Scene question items
= = = = = = =
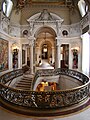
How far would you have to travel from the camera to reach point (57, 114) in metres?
5.98

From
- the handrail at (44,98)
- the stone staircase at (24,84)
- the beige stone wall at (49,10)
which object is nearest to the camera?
the handrail at (44,98)

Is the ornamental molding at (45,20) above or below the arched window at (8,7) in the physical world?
below

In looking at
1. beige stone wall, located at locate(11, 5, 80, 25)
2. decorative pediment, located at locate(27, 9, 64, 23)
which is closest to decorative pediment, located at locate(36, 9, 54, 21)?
decorative pediment, located at locate(27, 9, 64, 23)

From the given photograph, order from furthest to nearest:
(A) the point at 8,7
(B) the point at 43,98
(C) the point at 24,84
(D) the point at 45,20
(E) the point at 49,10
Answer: (E) the point at 49,10
(D) the point at 45,20
(A) the point at 8,7
(C) the point at 24,84
(B) the point at 43,98

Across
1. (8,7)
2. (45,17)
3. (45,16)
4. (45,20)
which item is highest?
(8,7)

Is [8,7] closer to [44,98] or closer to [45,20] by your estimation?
[45,20]

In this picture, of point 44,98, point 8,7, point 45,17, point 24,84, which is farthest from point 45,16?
point 44,98

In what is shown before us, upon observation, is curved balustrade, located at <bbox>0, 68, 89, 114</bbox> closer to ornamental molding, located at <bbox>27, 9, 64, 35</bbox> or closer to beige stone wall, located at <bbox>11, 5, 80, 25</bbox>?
ornamental molding, located at <bbox>27, 9, 64, 35</bbox>

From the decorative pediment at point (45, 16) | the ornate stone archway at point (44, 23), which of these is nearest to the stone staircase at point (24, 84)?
the ornate stone archway at point (44, 23)

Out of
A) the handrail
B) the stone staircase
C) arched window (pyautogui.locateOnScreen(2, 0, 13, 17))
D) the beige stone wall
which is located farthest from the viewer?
the beige stone wall

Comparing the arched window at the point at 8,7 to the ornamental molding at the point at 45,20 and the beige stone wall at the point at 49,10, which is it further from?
the ornamental molding at the point at 45,20

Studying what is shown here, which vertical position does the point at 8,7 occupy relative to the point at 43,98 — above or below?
above

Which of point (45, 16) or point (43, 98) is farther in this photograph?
point (45, 16)

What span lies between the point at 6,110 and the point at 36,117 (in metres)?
1.42
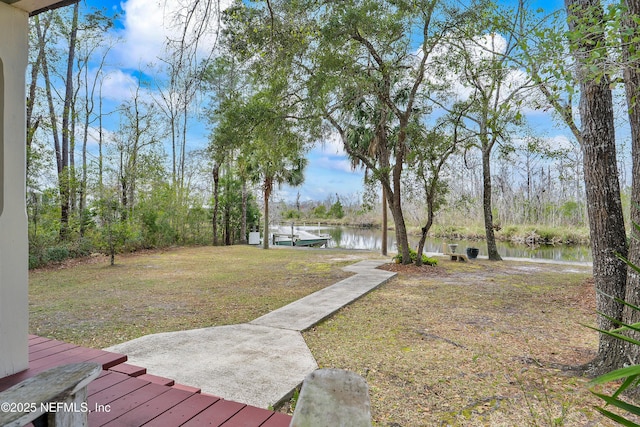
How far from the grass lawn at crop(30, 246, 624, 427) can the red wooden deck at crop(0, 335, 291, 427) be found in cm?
90

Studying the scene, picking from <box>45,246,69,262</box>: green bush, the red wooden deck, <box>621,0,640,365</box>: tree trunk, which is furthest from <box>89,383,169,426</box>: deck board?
<box>45,246,69,262</box>: green bush

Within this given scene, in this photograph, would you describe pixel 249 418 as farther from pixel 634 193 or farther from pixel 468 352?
pixel 634 193

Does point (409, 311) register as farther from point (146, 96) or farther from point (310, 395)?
point (146, 96)

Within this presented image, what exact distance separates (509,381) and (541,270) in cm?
730

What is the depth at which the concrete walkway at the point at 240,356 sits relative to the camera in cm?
241

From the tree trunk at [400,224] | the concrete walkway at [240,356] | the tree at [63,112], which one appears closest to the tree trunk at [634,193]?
the concrete walkway at [240,356]

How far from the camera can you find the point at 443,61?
770 cm

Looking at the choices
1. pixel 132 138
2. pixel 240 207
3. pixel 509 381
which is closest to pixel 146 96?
pixel 132 138

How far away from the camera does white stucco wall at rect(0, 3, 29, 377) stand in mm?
1854

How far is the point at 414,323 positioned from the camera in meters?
4.20

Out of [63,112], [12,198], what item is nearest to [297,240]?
[63,112]

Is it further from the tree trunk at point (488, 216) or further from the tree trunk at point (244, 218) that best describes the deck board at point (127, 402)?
the tree trunk at point (244, 218)

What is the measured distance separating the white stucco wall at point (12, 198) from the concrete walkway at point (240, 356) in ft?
3.13

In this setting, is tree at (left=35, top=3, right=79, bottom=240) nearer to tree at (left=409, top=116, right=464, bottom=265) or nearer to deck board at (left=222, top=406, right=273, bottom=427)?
tree at (left=409, top=116, right=464, bottom=265)
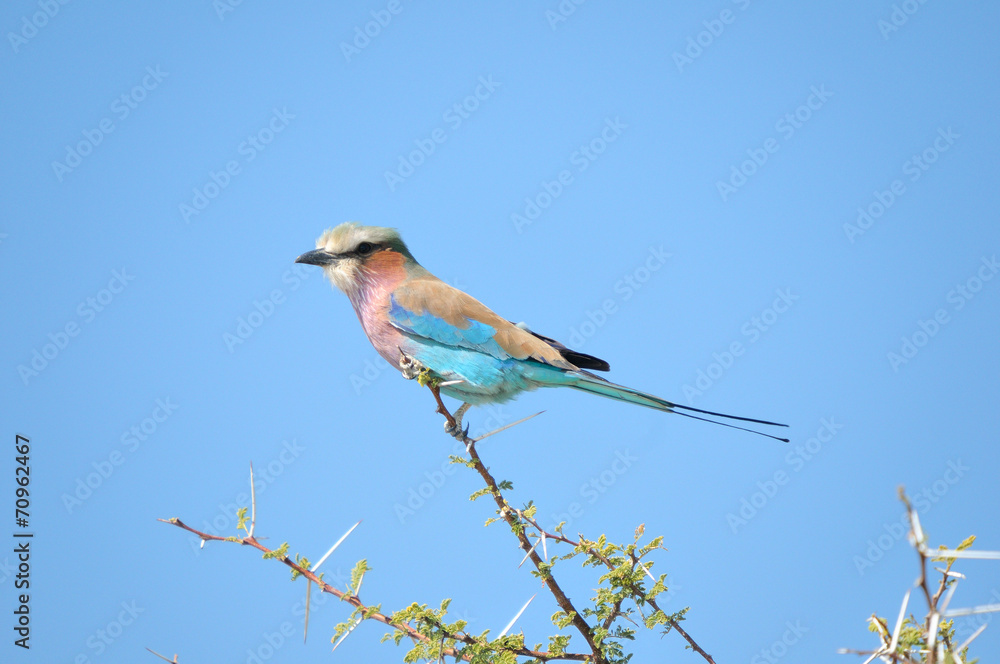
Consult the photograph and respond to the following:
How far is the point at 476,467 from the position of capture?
3107 mm

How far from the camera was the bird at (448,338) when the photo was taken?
4094mm

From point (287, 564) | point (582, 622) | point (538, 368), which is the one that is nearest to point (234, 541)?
point (287, 564)

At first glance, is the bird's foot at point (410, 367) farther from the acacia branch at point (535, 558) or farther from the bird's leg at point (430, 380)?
the acacia branch at point (535, 558)

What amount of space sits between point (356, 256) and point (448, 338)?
79 centimetres

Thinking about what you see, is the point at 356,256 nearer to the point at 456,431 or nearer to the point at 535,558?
the point at 456,431

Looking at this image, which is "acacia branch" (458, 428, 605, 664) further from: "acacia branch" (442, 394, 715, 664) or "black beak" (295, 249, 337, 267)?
"black beak" (295, 249, 337, 267)

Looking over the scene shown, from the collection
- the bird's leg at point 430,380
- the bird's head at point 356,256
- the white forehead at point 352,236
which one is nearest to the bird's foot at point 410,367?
the bird's leg at point 430,380

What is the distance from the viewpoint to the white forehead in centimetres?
454

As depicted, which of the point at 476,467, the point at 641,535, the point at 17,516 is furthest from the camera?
the point at 17,516

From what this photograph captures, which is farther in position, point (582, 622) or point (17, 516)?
point (17, 516)

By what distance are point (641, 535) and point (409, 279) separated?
2.15 meters

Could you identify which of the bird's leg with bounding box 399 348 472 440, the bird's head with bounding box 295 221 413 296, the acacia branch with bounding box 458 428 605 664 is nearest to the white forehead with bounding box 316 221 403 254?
the bird's head with bounding box 295 221 413 296

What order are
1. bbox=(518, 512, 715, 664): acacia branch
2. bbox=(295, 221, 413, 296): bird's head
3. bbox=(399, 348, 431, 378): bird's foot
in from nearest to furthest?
1. bbox=(518, 512, 715, 664): acacia branch
2. bbox=(399, 348, 431, 378): bird's foot
3. bbox=(295, 221, 413, 296): bird's head

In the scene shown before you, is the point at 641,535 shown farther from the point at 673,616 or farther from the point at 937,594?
the point at 937,594
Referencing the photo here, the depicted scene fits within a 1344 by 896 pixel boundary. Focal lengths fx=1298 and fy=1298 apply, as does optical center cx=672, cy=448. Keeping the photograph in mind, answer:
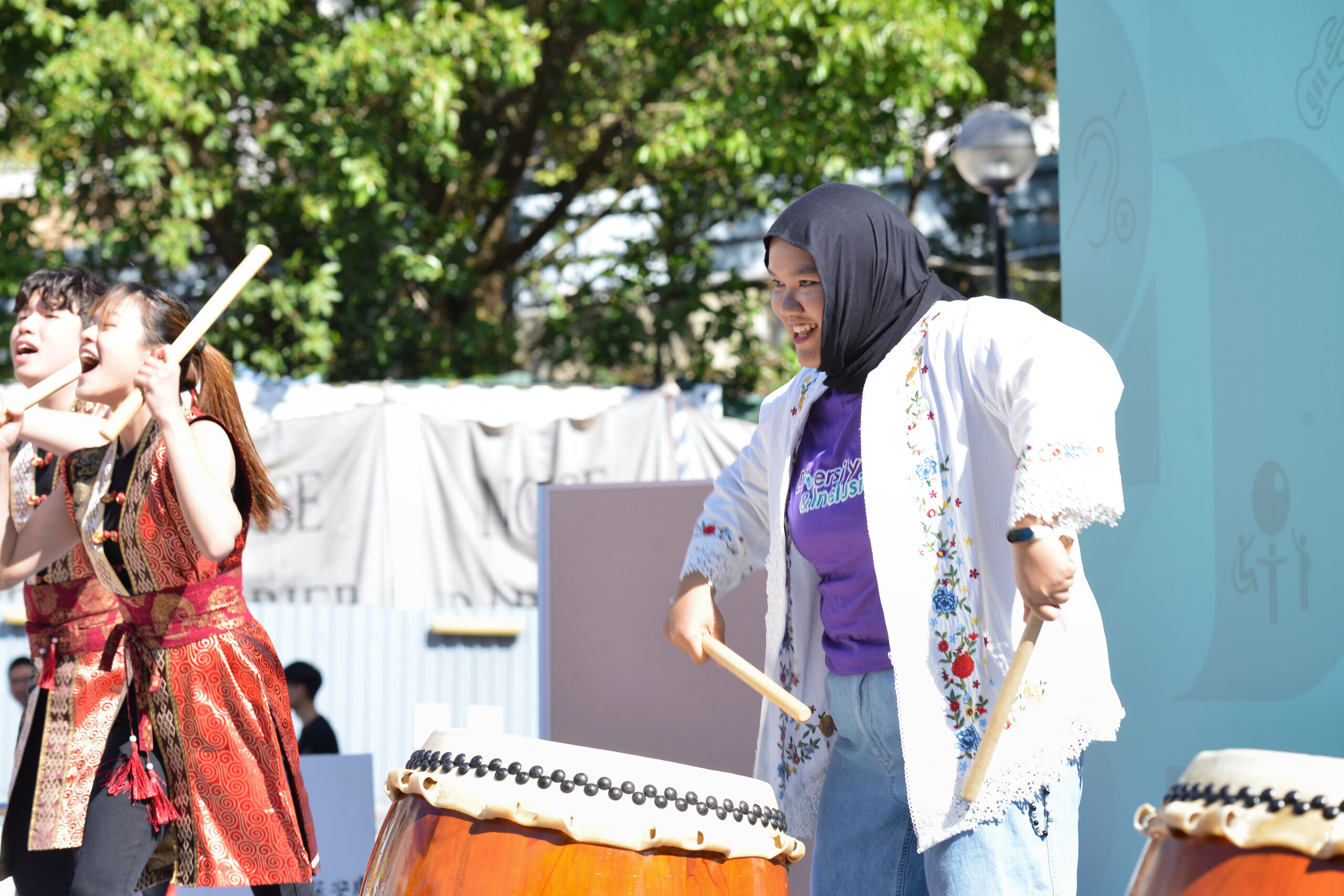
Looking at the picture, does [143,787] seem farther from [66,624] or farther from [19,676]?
[19,676]

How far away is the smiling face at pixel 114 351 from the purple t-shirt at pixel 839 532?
1225 mm

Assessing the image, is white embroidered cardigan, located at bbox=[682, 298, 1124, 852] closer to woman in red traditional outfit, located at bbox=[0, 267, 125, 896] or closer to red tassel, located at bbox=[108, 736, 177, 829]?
red tassel, located at bbox=[108, 736, 177, 829]

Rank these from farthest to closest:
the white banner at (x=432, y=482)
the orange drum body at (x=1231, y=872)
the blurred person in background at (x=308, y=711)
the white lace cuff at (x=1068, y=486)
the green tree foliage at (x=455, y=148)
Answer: the white banner at (x=432, y=482), the green tree foliage at (x=455, y=148), the blurred person in background at (x=308, y=711), the white lace cuff at (x=1068, y=486), the orange drum body at (x=1231, y=872)

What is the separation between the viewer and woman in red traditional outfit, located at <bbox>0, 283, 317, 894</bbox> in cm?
229

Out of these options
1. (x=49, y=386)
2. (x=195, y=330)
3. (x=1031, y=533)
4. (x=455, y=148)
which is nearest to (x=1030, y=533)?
(x=1031, y=533)

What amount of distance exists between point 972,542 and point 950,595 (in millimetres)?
81

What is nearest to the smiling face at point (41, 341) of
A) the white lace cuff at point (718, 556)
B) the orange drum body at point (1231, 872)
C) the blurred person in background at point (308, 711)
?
the white lace cuff at point (718, 556)

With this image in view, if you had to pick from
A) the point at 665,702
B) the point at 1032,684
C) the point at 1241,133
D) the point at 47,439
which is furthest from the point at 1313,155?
the point at 47,439

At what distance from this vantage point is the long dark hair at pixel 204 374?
242 centimetres

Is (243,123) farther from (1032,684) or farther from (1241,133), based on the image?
(1032,684)

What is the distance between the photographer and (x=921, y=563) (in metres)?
1.82

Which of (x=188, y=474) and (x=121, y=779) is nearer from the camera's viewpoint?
(x=188, y=474)

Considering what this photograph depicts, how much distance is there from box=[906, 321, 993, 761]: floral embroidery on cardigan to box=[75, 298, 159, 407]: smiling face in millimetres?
1420

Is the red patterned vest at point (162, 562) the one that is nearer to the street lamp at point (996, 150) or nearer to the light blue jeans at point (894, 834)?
the light blue jeans at point (894, 834)
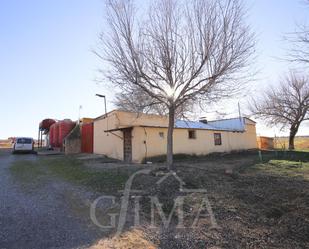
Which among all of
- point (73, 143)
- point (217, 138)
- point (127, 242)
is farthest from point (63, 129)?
point (127, 242)

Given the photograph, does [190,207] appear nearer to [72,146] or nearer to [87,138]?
[87,138]

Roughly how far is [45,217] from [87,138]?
740 inches

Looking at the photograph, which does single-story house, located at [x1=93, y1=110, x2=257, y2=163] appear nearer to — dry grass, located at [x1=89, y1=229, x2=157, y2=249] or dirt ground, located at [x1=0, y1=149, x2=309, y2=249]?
dirt ground, located at [x1=0, y1=149, x2=309, y2=249]

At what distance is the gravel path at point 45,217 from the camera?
182 inches

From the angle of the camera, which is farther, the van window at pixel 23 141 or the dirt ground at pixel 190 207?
the van window at pixel 23 141

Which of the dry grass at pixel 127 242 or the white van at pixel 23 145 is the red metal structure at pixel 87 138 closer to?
the white van at pixel 23 145

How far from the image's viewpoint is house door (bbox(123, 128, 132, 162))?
59.6 ft

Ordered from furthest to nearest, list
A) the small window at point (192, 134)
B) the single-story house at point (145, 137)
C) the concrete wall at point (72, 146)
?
1. the concrete wall at point (72, 146)
2. the small window at point (192, 134)
3. the single-story house at point (145, 137)

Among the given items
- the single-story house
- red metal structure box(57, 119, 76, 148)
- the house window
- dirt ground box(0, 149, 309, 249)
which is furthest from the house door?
red metal structure box(57, 119, 76, 148)

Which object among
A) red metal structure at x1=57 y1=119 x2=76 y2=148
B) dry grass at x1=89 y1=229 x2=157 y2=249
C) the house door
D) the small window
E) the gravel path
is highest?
red metal structure at x1=57 y1=119 x2=76 y2=148

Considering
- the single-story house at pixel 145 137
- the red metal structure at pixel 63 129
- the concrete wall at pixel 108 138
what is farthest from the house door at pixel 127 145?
the red metal structure at pixel 63 129

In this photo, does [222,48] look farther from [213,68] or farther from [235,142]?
[235,142]

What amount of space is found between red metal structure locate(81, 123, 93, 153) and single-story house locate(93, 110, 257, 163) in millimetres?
822

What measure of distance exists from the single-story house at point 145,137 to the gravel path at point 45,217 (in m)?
8.43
= = = = = = =
Reproduce verbatim every line from the one containing "What measure of" through the end of the items.

What measure of distance exists from the single-story house at point 145,137 to the gravel path at point 45,217 (in m)?
8.43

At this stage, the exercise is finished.